▸ **What is being asked**:
Retype the whole listing that follows so that it matches the original exactly.

▸ **Source data**:
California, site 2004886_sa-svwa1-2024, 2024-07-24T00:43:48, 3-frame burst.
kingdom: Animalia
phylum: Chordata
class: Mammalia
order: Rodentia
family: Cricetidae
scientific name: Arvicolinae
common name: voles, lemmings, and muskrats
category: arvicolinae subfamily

▸ **Exercise result**:
California, site 2004886_sa-svwa1-2024, 2024-07-24T00:43:48, 3-frame burst.
kingdom: Animalia
phylum: Chordata
class: Mammalia
order: Rodentia
family: Cricetidae
scientific name: Arvicolinae
common name: voles, lemmings, and muskrats
category: arvicolinae subfamily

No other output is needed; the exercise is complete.